**Aufgabe:**
Zähle aus dem folgenden Lesetext alle Gebäude auf, die bis 1850 keine Fachwerkgebäude waren.

── Lesetext ──

Die Wohlhabenden ließen ihre Bediensteten in kleinen Häusern wohnen, sogenannten Gademen, schlichten Gebäuden, die oft eingeklemmt zwischen großen Gebäuden oder in einer Randlage auf geringer Grundfläche gebaut wurden. Noch bescheidener wohnten etwa Tagelöhner.
Zu einer Mittelschicht können einige der zahlreichen Handwerker gezählt werden und auch einige der Ackerbürger. Deren Gebäude waren insofern größer, da Werkstatt und Wohnung zumeist unter einem Dach lagen.
Handwerker und Ackerbürger
Die Häuser dieser Mittelschicht zeigen oft eine auffällige Zweiteilung, links der Wohnteil mit der „Guten Stube“ zur Straße hin und rechts die Werkstatt der Handwerker bzw. die Tennenzufahrt für die Erntewagen. So noch gut erhalten im Haus Kleine Burgstraße 12. Unter den zahlreichen Ackerbürgern gab es allerdings nur wenige, die mehr erwirtschafteten, als sie für ihre Existenzsicherung benötigten.
Während zu den reicheren Handwerkern um 1850 etwa einig der 15 Schumacher oder auch die 8 Schmiede zählten, waren die 44 Weber eher arm. In ihren schmalen kleinen Häusern reichte der Platz gerade für einen Webstuhl. Das Haus Burgtraße 3 ist ein solches typisches, gut erhaltenes Handwerkerhaus aus dem 17. Jahrhundert.
Fachwerk: sichtbar und verkleidet
Bis 1850 waren alle Gebäude außer St. Christophorus, Kloster, Rathaus und Steinhaus Fachwerkgebäude. Zwar wurden noch bis 1905 Häuser in Fachwerk errichtet. Doch dieser Zeitgeschmack änderte sich mit dem wirtschaftlichen Aufschwung, vornehmlich seit 1899 mit dem Abteufen der Zeche. Jetzt galt das Fachwerk als unmodern, altmodisch. Fortschritt war angesagt. Man wollte großstädtisch wirken. Das Fachwerk wurde überputzt, verbrettert oder mit einer Massivwand verblendet. Erst schrittweise hat man in späteren Jahrzehnten das Fachwerk als schön empfunden und teils wieder freigelegt. Heute gibt es in der Altstadt noch 48 Gebäude in Sichtfachwerk und 76 Fachwerkhäuser, die verkleidet sind. Um 1900 wurden solche Fassaden oft im Gründerzeitstil und danach im Jugendstil reich ausgeschmückt.

───
── Bereitgestelltes Material ──

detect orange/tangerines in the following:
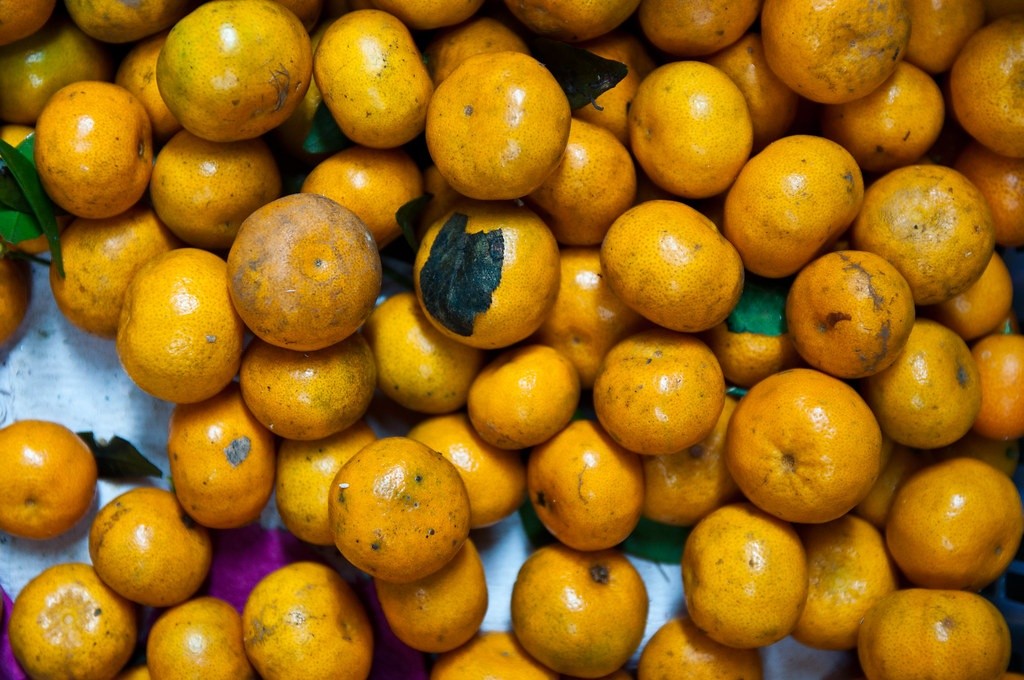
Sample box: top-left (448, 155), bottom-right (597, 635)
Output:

───

**Lösung:**
St. Christophorus, Kloster, Rathaus, Steinhaus